Editorial: Trump and the seeds of fear

Published: 8/11/2019 9:00:10 AM

Nothing is more persuasive than the exploitation of fear. Politicians have long known this to be true. To stir up fear and then promise deliverance is to secure votes and collect dollars with minimal effort, and so it is an indispensable tool.

Few leaders in American history have leveraged fear more effectively than Donald Trump, but it is the regularity with which he employs the tactic that makes him truly unique.

His supporters might argue that that makes him smarter than his predecessors and opponents, that he figured out the game. But there’s a reason why others have avoided going to that well too often. Fear is unpredictable and uncontrollable – even for the one who stirs it up.

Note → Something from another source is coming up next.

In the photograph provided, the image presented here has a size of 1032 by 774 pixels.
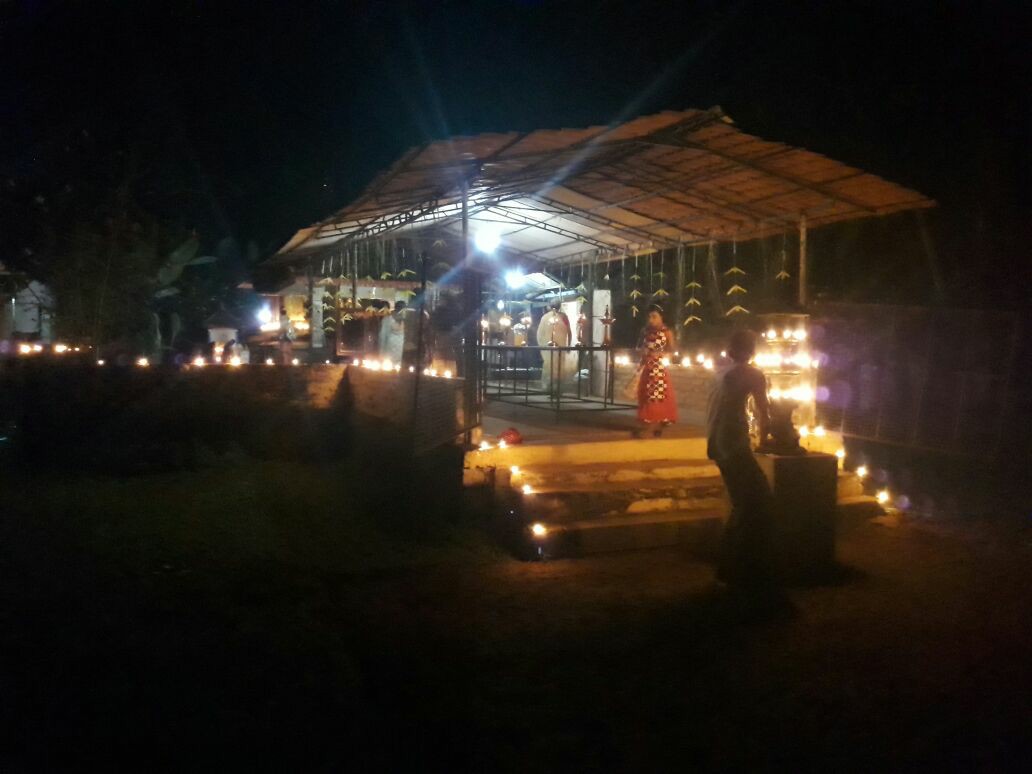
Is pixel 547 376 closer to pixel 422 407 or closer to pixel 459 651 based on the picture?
pixel 422 407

Trump didn’t create racism in this country, but he is the bellows on a glowing ember. He isn’t the cause of the climate crisis, but he sows economic fear to assure inertia. He is not the shooter, but far too often he pushes the buttons that incite hatred.

When fear becomes violence, he denies responsibility – and perhaps even believes in his own innocence. That’s because he sees fear as a method to achieve his aims rather than as the unstable force that it is. He and many of his supporters are incapable of or unwilling to connect their own dots.

All who are alive today have their ancestors’ fear instinct to thank. Without their abilities to sense and avoid danger, at least until they reached sexual maturity, your branch on the human family tree would have broken and you would not exist. It is in that spirit that parents of every generation have relied on cautionary tales to improve the chances that their children would survive into adulthood. From a very early age humans learn the power of fear in shaping behavior. They understand, at least on a subconscious level, that they, too, can use fear to dictate the actions of others.

Fear is simultaneously our salvation and our curse. It can save, and it can destroy.

Donald Trump is more illusionist than statesman. He doesn’t need the myths – an invasion by bad hombres at the southern border, an influx of terrorists masquerading as Syrian refugees or a House of Representatives controlled by women of color who hate America – to become fact. He only needs supporters to see the world as falsely as he does and to act in accordance with their fears. It helps, of course, to have a small supporting cast of powerful and influential people who help project those illusions and cultivate, exploit and profit from that fear.

And when fear explodes into bloodshed, it’s easy to walk it back. It’s the easiest thing in the world. You profess love, compassion and respect for black people, immigrants, refugees, women, children, whoever. You say hate has no place in America. You say you don’t have a racist bone in your body.

You say anything because the words don’t matter anymore. The seeds have been planted and the fear has taken root. Like an invasive weed it will spread, uncontrolled and unstable.

During his first inaugural address in 1933, Franklin D. Roosevelt famously said, “The only thing we have to fear is fear itself.” In the decades since, those words have served as a call to national bravery, courage and fortitude. But in these times, and under this president, we know those words should be understood in the simplest, most literal way.

Donald Trump wants you to be afraid, needs you to be afraid, because fear itself is the sole source of his power.